The following information was assembled from numerous sources and cannot be used directly as proof of Qualifying Service or Lineage.
It is considered a research aid and is intended to assist in locating sources that can be used as proof.
State of Service: VA/MA
Qualifying Service: Private / Patriotic Service / Civil Service
Located off of Ruggles Ferry Pike where Graves Road intersects
Author: Richard Martin Lewis
Alexander McMillan was born in County Derry, Ireland, August 12, 1749. He emigrated from Ireland to America in 1775 and upon landing at Boston offered himself immediately to the Service of the Colonies. Dr. J. G. M. Ramsey, the noted historian of Tennessee, says of him, "Alexander McMillan on landing at Boston in 1775 immediately joined the Army of the Rebels, starting on the hazardous expedition against Quebec (1776). This was the first service he performed in the cause of American freedom and this was before the Declaration of Independence. His last military service rendered to that glorious cause, was in the hard-fought, but most decisive battle of the Revolutionary War, ending in the defeat and death of Ferguson, and the capture of his whole Army, October 7, 1780. (King's Mountain)."
During his Revolutionary service, probably in the Quebec Expedition, Alexander McMillan had his fingers frozen while holding his gun on picket duty, so that they came off at the first joint. He refused to accept a pension, however, saying, with characteristic decision, that he "did not need it, having ample, means of his own."

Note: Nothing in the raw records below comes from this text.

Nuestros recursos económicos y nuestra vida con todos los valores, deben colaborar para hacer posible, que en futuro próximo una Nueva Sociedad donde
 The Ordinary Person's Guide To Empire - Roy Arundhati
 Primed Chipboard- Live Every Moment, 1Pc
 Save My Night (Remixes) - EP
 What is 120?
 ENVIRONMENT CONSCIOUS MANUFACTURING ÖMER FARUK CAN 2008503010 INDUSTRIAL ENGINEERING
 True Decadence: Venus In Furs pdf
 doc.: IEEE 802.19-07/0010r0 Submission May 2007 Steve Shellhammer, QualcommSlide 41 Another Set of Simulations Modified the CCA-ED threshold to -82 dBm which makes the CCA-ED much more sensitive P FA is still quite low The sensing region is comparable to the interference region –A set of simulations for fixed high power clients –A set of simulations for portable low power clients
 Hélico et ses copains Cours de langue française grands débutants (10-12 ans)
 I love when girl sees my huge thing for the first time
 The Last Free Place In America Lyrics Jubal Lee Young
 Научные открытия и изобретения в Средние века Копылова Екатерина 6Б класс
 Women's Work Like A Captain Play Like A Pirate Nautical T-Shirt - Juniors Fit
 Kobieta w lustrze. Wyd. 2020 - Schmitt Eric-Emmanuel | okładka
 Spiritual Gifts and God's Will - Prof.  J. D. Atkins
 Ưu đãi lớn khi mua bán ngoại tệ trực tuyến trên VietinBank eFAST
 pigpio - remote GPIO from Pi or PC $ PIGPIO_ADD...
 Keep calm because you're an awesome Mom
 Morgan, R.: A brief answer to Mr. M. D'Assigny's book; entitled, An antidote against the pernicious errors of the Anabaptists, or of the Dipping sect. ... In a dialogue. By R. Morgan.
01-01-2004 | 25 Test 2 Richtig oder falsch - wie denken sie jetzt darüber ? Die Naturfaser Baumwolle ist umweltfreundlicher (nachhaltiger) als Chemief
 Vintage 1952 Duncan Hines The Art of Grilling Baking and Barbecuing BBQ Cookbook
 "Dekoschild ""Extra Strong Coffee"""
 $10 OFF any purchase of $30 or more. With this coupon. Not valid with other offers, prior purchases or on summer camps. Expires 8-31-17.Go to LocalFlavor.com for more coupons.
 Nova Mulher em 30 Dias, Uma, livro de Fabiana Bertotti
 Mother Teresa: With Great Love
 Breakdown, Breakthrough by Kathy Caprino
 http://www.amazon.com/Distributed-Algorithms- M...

Alexander McMillan left Ireland to join the McMillan relatives who had preceded him and were settled in Virginia. His service in the Quebec campaign delayed his arrival in Virginia, but only for g few years and before the close of the Revolution he did join these relatives in Augusta County (Washington County) Virginia, and there married his first cousin, Margaret McMillan, in 1778.
Alexander and Margaret McMillan moved to Tennessee soon after their marriage and he was probably settled in the eastern part of the state (which was then a part of North Carolina), shortly after the Battle of King's Mountain, in which he was a participant, but his name is given as one of the soldiers in that battle from Washington County, Virginia.
Alexander McMillan, not content with an excellent record in the Revolution, volunteered again and fought with General Jackson in 1812 at New Orleans, though he was already past military age, being then sixty-three years old. His descendants, therefore, are eligible to the Society of 1812, as well as the Societies of the Revolution. Returning to his home in East Tennessee he lived quietly upon his home place, near McMillan's Station on west side of Tennessee River where the Holston and French Board meet, and there died in 1837. His grave is at the Philip Sherrod farm, top of hill on east side of the two rivers near Strawberry Plains, near the Old Caledonia church, and is marked with his name and age. His wife predeceased him by a year and is buried beside him. In his will he left a half bushel of coined silver to each of his children, except James and John, cutting them off with the proverbial shilling—one dollar each.
Margaret McMillan, who married her first cousin, Alexander McMillan, in Augusta County, Virginia, in 1778, was born April 2, 1762. She was the daughter of William McMillan, brother to Alexander's father, and his wife, Mary Leeper McMillan.